What Can a Child Teach us About Happiness?


From the moment a toddler begins stringing words together, he or she will begin a persistent inquiry of the world around them. Their favorite question is of course – why? They must know why they are going to bed, why they have to eat that, why do we have to wear clothes, and on and on. In fact, an inquisitive child is often referred to as a very bright one and is described as cheerful the majority of the time.

Kids are simply curious. Adults – not so much. Studies show that as we age, we tend to become less interested in the whys and hows in life that amount to a steady decrease in curiosity over the years. Guess what else declines along with our curiosity?

Happiness.
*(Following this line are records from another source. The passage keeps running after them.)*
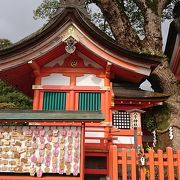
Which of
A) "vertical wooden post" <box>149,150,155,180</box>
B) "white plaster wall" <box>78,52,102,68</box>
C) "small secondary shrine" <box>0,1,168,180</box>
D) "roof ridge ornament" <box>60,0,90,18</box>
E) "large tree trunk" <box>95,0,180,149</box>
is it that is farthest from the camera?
"large tree trunk" <box>95,0,180,149</box>

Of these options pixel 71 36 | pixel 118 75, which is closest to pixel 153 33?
pixel 118 75

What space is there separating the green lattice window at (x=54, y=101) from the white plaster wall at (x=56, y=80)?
1.19ft

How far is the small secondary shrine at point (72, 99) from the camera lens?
635cm

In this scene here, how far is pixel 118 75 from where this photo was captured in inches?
410

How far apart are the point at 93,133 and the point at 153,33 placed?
581 cm

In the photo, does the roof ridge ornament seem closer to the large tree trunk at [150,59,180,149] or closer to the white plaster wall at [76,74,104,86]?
the white plaster wall at [76,74,104,86]

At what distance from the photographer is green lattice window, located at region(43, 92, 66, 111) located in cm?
956

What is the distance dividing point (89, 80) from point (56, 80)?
3.80 ft

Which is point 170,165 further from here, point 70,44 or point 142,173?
point 70,44

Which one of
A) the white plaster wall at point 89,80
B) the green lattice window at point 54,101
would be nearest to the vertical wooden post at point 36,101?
the green lattice window at point 54,101

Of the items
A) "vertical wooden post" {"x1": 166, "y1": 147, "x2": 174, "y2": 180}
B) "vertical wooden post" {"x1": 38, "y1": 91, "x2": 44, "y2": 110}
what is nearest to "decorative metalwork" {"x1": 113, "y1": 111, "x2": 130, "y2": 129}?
"vertical wooden post" {"x1": 38, "y1": 91, "x2": 44, "y2": 110}

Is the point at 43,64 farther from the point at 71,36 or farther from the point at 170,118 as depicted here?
the point at 170,118

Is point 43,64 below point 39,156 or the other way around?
the other way around

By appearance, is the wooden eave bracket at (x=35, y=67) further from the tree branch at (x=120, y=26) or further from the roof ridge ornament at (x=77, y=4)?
the tree branch at (x=120, y=26)
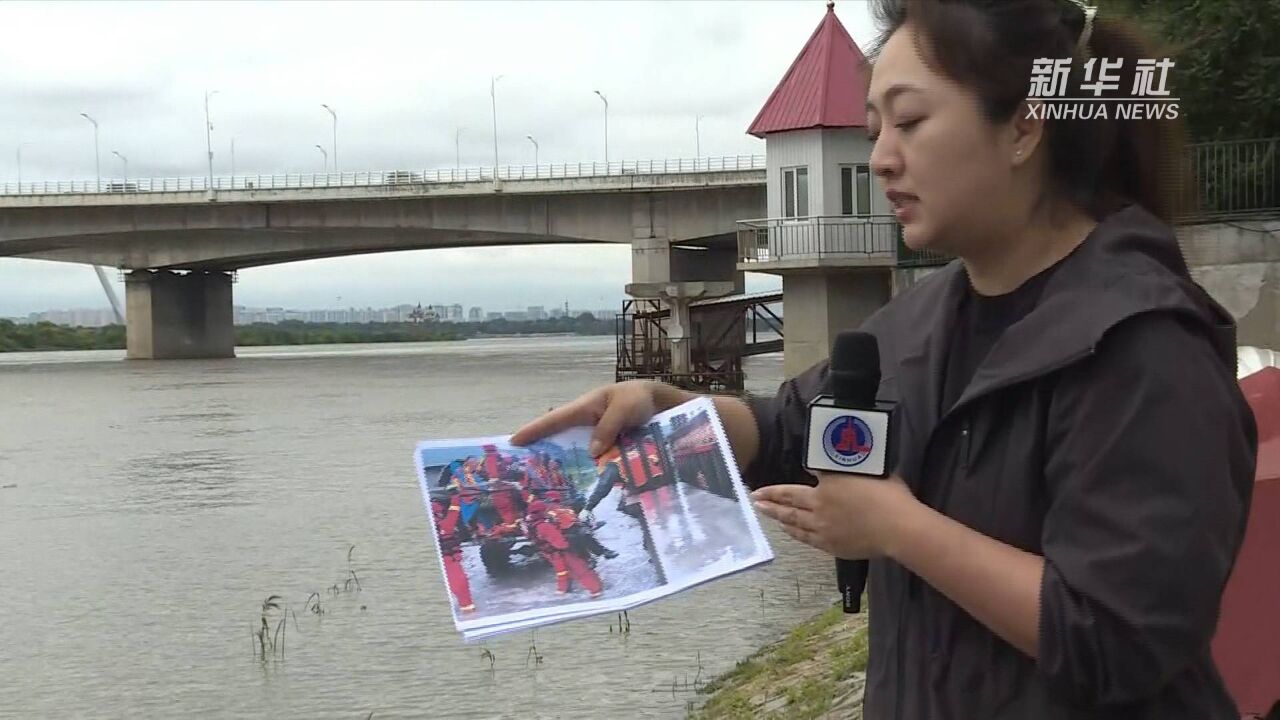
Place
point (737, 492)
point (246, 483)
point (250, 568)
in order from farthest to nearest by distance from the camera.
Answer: point (246, 483) → point (250, 568) → point (737, 492)

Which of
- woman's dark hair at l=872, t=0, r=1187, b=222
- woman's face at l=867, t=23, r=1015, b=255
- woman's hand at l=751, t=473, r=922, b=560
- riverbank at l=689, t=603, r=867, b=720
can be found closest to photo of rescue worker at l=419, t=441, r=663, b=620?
woman's hand at l=751, t=473, r=922, b=560

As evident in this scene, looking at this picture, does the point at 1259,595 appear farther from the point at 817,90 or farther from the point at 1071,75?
the point at 817,90

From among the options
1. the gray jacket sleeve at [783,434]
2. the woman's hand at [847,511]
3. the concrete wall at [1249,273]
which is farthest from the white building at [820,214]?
the woman's hand at [847,511]

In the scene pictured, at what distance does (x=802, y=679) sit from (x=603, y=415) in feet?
16.8

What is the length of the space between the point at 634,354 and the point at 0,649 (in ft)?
110

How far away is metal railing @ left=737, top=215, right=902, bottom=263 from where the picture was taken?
32094mm

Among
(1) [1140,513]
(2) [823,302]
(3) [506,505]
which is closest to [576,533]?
(3) [506,505]

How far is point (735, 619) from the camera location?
32.6ft

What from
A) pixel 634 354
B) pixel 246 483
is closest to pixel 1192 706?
pixel 246 483

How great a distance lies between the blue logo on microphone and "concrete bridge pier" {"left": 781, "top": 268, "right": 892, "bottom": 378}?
30.7 meters

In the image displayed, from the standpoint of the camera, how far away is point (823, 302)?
32844mm

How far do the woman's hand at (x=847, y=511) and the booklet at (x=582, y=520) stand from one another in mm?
202

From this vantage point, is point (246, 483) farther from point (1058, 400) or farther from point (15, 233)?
point (15, 233)

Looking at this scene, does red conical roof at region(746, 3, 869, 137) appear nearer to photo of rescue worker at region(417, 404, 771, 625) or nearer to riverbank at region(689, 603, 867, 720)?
riverbank at region(689, 603, 867, 720)
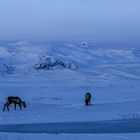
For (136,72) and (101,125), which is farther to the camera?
(136,72)

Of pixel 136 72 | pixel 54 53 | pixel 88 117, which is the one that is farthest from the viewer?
pixel 54 53

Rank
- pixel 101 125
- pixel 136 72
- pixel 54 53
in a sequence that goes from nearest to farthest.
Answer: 1. pixel 101 125
2. pixel 136 72
3. pixel 54 53

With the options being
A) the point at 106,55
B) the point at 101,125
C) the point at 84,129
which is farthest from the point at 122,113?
the point at 106,55

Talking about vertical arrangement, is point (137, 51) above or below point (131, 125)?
above

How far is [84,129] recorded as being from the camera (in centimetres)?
1595

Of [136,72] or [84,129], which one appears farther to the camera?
[136,72]

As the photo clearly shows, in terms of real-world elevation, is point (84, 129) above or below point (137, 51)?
below

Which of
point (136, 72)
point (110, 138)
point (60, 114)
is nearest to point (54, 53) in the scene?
point (136, 72)

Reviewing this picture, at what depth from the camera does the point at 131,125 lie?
658 inches

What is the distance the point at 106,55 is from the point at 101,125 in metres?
117

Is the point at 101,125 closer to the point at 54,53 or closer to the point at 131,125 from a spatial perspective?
the point at 131,125

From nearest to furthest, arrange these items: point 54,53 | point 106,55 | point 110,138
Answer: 1. point 110,138
2. point 54,53
3. point 106,55

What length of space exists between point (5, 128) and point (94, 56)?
11274 cm

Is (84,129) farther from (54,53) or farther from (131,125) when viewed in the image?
(54,53)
It appears as if that enthusiasm for learning about our world is a necessary ingredient in the dish of a healthy and happy life.

If you examine other factors that dry up with age, you will find that our interest in trying new things and demonstrating an open mind in general plummet over a lifetime. I don’t mean to imply we will all end up looking like the characters on “Grumpy Old Men” but if you don’t make a concerted effort otherwise, you just might.


Studies support many brain benefits in maintaining a high level of curiosity over your lifespan. That translates to stronger physical health as well as enhanced mental health. Apparently, seeking knowledge and new experiences sets us up for efficient mental processing and social connections as Todd Kashdan, professor of psychology at George Mason University, explains in his book entitled Curious?


Another great benefit of curiosity is the protective benefit it offers against depression and anxiety. It makes sense if you follow the logic. The most anxiety provoking moments of a new experience are just before you begin and quickly taper off. If you push yourself to try something new, draw upon some of your own previous accomplishments for reassurance first. Then once you walk into that new class and see a friendly face, join a gym or volunteer with a community organization, you will most likely leave with new memories and an excitement for future opportunities.  That very attempt to step out in the unknown and soak up a little more of what life has to offer will at least give you more to talk about the next time you’re around a kid.


What stirs your enthusiasm for novel foods, drinks, people, locations, and experiences?